Sustentam, em síntese a responsabilidade objetiva das rés.

A autora emendou a inicial para substituir o pedido [d.1] por:

d.1) ao pagamento de uma indenização pelos danos morais sofridos pela Autora no valor sugerido de R$ 400.000,00 ou outro valor a ser arbitrado por Vossa Excelência em observância ao caso concreto, suas enormes conseqüências danosas, o elevado grau de culpabilidade das Requeridas e o gigante porte econômico destas, do condição social do falecido (engenheiro agrônomo, ex- empresário) a ser atualizado pelo INPC a partir do arbitramento com incidência de juros de mora de 1% ao mês a partir do evento danoso, na forma da Súmula 54 do STJ"

(evento 3).

Citados, contestaram:

- CONCESSIONÁRIA AUTOPISTA LITORAL SUL S.A, alegando, preliminarmente; denunciação da lide ao proprietário do animal, Sr. Anderson Albanaes; e, no mérito, [a] inexistência de ato ilícito, pois cumpriu a escala de 90 minutos de inspeção no trecho da rodovia e não havia, naquele momento, animais na pista, e, por isso, não houve descumprimento do dever; [b] ausência de nexo causal, por culpa exclusiva de terceiro, e/ou, culpa concorrente da vítima pela ausência dos cuidados para tráfego normal e condução em velocidade acima dos determinados pela legislação de trânsito; [c] a concessionária responde de forma subjetiva, e não objetiva; [d] absorção dos prejuízos pelo DPVAT e aposentadoria por invalidez pelo RGPS (evento 15).

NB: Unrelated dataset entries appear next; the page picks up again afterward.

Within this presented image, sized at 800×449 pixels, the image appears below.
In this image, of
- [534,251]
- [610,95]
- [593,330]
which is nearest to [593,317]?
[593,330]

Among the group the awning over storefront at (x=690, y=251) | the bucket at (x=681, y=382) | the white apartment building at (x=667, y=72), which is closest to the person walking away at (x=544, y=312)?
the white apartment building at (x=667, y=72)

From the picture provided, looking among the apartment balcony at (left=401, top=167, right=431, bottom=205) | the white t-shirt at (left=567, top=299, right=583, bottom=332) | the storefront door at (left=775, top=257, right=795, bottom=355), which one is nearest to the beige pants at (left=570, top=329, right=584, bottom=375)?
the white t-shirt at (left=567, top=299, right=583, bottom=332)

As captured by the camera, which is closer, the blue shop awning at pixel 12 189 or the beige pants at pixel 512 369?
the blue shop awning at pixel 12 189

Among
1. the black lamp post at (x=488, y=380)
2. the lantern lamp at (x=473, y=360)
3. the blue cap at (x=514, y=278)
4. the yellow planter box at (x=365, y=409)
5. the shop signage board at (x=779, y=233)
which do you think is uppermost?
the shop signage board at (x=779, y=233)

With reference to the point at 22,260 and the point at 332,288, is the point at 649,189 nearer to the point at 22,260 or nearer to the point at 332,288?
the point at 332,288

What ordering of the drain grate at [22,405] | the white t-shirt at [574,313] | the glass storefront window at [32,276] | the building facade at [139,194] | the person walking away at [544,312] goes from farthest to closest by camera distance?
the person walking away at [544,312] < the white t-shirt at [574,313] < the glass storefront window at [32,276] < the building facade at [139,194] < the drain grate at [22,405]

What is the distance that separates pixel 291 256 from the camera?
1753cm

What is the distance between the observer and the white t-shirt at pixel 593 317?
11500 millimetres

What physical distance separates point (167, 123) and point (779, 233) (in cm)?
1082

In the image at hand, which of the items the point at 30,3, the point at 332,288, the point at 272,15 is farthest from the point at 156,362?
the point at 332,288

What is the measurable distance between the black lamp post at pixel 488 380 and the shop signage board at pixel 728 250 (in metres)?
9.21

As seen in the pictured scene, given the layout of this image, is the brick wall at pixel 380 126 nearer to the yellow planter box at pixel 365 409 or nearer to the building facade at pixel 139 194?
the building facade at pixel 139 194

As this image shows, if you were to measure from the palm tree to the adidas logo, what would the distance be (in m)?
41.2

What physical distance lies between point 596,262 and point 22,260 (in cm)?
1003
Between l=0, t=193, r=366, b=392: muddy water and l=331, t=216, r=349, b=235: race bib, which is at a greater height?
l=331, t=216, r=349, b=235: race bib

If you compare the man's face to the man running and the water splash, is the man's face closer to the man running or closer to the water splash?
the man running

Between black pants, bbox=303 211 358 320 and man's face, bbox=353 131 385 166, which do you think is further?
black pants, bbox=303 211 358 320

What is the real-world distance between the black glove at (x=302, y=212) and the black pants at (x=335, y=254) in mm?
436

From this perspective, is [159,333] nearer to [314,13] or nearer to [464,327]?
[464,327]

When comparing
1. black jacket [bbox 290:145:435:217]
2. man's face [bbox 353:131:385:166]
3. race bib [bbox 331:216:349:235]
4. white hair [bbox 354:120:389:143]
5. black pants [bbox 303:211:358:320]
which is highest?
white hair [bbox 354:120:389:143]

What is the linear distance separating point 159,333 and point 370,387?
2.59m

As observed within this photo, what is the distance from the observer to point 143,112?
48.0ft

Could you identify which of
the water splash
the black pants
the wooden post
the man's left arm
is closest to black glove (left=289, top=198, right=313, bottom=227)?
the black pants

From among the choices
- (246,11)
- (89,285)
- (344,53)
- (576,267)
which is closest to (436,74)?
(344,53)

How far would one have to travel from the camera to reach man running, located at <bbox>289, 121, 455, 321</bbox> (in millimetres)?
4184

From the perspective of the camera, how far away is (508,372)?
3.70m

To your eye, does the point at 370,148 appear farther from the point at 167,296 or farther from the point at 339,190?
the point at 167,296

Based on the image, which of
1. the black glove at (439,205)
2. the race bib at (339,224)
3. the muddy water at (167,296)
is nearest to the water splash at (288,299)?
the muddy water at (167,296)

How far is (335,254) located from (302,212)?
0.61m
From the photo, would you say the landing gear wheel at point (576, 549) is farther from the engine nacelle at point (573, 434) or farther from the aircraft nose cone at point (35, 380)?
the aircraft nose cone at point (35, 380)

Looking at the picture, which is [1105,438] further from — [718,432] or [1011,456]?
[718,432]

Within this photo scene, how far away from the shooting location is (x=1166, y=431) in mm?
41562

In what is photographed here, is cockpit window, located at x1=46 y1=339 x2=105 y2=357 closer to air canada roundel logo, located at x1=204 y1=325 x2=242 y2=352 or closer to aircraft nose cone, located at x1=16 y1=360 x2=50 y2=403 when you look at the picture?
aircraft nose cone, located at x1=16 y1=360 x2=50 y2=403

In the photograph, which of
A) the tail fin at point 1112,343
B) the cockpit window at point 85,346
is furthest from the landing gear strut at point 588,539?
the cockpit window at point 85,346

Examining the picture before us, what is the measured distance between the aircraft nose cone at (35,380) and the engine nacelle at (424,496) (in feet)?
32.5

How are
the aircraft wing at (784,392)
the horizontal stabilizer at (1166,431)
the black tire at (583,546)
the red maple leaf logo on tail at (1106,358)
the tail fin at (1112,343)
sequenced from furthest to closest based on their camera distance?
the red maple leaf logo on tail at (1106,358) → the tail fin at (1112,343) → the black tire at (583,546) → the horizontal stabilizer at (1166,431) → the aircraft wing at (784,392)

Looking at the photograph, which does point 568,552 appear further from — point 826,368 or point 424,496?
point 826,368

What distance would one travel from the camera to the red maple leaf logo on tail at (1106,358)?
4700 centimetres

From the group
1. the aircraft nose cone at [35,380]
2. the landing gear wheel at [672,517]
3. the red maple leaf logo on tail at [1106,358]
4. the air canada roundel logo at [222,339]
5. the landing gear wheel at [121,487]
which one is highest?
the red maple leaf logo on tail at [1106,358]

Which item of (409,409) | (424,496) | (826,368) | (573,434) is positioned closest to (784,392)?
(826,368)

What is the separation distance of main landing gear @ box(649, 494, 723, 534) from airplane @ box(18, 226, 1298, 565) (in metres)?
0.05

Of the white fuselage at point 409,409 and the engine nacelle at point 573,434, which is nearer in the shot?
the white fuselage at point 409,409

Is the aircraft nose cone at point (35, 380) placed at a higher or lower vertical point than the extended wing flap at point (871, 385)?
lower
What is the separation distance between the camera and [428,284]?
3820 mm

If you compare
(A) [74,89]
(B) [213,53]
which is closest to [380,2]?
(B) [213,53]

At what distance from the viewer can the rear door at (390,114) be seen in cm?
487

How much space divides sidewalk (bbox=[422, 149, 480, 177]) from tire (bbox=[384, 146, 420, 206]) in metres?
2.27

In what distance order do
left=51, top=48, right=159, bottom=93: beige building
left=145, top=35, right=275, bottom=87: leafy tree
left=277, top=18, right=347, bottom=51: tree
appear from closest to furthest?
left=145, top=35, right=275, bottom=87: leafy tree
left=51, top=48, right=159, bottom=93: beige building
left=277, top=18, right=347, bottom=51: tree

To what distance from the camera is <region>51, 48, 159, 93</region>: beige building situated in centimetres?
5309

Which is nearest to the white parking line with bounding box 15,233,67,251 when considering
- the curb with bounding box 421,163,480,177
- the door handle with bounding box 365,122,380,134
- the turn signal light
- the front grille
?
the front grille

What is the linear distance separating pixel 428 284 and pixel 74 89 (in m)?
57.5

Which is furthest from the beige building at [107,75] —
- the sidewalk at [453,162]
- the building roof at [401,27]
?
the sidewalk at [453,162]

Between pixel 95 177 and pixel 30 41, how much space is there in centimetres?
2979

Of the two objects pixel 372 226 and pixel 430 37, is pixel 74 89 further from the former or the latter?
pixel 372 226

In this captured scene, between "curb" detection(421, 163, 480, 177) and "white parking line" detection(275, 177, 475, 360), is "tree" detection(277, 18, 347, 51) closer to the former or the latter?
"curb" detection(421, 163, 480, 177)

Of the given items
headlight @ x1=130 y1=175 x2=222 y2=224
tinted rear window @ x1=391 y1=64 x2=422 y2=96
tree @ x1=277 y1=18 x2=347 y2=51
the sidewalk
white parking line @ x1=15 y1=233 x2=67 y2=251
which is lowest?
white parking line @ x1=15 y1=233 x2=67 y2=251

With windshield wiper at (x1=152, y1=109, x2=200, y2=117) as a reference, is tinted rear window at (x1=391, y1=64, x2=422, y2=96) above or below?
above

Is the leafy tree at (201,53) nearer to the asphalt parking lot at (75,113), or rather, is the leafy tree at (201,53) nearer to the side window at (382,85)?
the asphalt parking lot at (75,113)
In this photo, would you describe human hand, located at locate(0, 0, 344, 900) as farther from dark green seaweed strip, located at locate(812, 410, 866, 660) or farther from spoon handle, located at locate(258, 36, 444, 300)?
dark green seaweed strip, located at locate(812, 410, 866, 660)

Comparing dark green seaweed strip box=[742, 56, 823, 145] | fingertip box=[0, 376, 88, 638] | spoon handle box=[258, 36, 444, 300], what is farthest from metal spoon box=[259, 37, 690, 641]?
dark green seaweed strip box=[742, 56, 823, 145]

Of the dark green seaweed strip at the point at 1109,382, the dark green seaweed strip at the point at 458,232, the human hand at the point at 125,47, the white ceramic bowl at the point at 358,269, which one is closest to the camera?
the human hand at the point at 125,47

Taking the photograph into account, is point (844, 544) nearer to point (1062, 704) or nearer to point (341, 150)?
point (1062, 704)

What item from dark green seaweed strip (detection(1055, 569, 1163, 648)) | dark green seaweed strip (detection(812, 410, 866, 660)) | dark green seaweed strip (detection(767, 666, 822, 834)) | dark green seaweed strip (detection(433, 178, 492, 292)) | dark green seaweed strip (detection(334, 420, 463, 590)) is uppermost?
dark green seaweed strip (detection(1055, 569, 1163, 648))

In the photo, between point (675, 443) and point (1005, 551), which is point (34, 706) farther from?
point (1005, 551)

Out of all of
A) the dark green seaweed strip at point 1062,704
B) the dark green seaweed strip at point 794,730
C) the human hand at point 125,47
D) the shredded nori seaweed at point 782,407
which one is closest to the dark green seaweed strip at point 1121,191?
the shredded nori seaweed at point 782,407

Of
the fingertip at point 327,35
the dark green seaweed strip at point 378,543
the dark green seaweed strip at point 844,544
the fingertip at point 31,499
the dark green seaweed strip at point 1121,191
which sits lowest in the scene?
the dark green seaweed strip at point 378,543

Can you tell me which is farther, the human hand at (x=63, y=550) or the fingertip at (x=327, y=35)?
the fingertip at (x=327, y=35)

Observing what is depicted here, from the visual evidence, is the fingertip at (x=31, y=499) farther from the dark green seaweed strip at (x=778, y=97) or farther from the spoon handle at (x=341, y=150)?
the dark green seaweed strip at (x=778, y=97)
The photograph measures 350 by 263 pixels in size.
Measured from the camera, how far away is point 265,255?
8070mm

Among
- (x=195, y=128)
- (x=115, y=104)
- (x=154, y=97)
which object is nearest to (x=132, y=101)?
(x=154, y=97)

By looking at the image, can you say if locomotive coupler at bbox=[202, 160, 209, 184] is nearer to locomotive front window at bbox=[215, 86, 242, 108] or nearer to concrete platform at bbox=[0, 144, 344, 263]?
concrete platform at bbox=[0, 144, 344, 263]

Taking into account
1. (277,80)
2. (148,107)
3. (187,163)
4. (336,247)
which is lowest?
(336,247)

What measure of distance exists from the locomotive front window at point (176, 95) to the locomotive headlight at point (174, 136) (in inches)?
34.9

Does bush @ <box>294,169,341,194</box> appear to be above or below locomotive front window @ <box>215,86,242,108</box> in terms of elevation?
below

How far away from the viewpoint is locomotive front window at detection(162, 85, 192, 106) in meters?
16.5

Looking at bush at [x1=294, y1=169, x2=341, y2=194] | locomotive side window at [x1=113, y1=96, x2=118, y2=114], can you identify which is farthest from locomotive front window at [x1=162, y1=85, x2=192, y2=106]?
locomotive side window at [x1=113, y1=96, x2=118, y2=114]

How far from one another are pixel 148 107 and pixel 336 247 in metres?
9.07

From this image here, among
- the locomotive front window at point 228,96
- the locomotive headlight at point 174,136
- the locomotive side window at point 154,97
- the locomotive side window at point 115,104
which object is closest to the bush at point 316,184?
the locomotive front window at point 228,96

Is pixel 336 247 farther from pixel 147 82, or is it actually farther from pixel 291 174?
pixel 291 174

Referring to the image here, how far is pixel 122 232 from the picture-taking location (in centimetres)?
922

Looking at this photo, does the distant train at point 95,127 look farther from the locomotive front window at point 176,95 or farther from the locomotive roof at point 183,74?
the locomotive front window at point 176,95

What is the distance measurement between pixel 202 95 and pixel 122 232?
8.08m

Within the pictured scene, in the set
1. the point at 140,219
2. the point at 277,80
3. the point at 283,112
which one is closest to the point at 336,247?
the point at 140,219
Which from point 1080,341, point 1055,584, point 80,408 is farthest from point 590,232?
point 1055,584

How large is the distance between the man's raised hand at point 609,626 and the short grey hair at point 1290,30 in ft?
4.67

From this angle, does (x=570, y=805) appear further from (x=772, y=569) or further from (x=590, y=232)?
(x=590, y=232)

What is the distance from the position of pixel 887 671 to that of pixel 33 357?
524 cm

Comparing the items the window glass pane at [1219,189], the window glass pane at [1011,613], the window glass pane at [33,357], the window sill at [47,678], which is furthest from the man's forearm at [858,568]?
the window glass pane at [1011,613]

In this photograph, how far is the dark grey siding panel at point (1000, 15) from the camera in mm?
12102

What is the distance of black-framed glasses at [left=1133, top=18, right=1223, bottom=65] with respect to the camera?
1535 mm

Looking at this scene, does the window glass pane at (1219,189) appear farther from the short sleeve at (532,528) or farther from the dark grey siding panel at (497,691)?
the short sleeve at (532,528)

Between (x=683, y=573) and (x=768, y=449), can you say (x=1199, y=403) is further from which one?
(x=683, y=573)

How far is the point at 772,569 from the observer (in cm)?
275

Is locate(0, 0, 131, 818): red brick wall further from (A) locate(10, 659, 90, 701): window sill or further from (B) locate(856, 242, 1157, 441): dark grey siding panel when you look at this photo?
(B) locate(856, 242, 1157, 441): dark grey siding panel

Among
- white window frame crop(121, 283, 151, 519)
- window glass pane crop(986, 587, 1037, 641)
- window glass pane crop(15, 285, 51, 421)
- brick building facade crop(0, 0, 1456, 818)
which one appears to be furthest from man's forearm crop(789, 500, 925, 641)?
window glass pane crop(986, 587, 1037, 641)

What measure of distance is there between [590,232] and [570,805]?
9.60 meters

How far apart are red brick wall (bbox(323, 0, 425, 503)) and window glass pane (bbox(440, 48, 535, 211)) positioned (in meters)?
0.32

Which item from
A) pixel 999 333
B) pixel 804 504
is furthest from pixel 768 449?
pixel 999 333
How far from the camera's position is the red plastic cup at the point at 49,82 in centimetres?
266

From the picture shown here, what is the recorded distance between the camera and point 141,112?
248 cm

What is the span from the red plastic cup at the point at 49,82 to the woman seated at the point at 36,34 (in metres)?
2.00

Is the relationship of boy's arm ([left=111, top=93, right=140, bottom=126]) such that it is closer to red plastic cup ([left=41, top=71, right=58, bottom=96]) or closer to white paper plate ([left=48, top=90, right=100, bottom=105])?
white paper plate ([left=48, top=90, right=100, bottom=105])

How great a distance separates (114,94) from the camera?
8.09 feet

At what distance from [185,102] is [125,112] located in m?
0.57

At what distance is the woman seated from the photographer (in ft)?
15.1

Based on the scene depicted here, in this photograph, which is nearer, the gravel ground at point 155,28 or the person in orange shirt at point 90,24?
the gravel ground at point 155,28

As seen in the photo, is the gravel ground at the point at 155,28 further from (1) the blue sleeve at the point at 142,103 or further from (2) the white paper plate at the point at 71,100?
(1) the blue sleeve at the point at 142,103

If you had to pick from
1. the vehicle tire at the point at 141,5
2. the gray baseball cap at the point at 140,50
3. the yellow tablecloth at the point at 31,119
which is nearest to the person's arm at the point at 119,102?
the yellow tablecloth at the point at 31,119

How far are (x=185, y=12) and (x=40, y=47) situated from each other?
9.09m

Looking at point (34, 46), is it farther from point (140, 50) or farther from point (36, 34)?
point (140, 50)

- AGÊNCIA NACIONAL DE TRANSPORTES TERRESTRES - ANTT, alegando, preliminarmente; ilegitimidade passiva, porque [i] o trecho da rodovia federal foi concedido à iniciativa privada pelo Contrato de Concessão nº 003/2007 (BR – 101 SC) e [ii] o responsável é o dono do animal ou coisa ou da União, pelo dever de fiscalização da PRF; denunciação da lide ao proprietário do animal, Sr. Anderson Albanaes; e, no mérito, [a] no caso de ato omissivo, vigora a responsabilidade subjetiva do Estado, exigindo-se a prova da suposta omissão ou falta; [b] culpa exclusiva de terceiro ou da vítima; [c] ausência de prova da renda requerida para pensionamento civil; [d] compensação com os danos já indenizados pelo DPVAT (evento 17).

- DEPARTAMENTO NACIONAL DE INFRA-ESTRUTURA DE TRANSPORTES - DNIT, alegando, preliminarmente; ilegitimidade passiva, porque se trata de rodovia federal sob o regime de concessão (Lei n. 8.987/95), cuja responsabilidade é da concessionária e a responsabilidade é é o dono do animal ou coisa ou da União, pelo dever de fiscalização da PRF; denunciação da lide ao proprietário do animal, Sr. Anderson Albanaes; e, no mérito, repete as teses citadas pela ANTT (evento 18).

- UNIÃO, alegando, preliminarmente; ilegitimidade passiva, porque a administração e fiscalização das rodovias federais é atribuição definida por lei para o DNIT (Lei 10233/2001) e não há pedido formulado em face da União e nem da PRF (órgão daquela); inépcia da inicial, pois não apresenta causa de pedir com relação à União, mas apenas em relação ao DNIT; e, no mérito, [a] a responsabilidade civil do Estado é subjetiva nos casos de atos omissivos; [b] exclusão de responsabilidade por ausência de nexo causal de conduta da União em relação ao evento; [c] ausência de prova do dano moral sofrido; [d] fixação de indenização em valor moderado pela ausência de ofensa a direitos de personalidade diretos (evento 19).

Réplica pela autora (evento 24).

Saneador indeferindo a a denunciação da lide, rejeitando as demais preliminares e deferindo a prova testemunhal (evento 25).

Realizada audiência de instrução (evento 109).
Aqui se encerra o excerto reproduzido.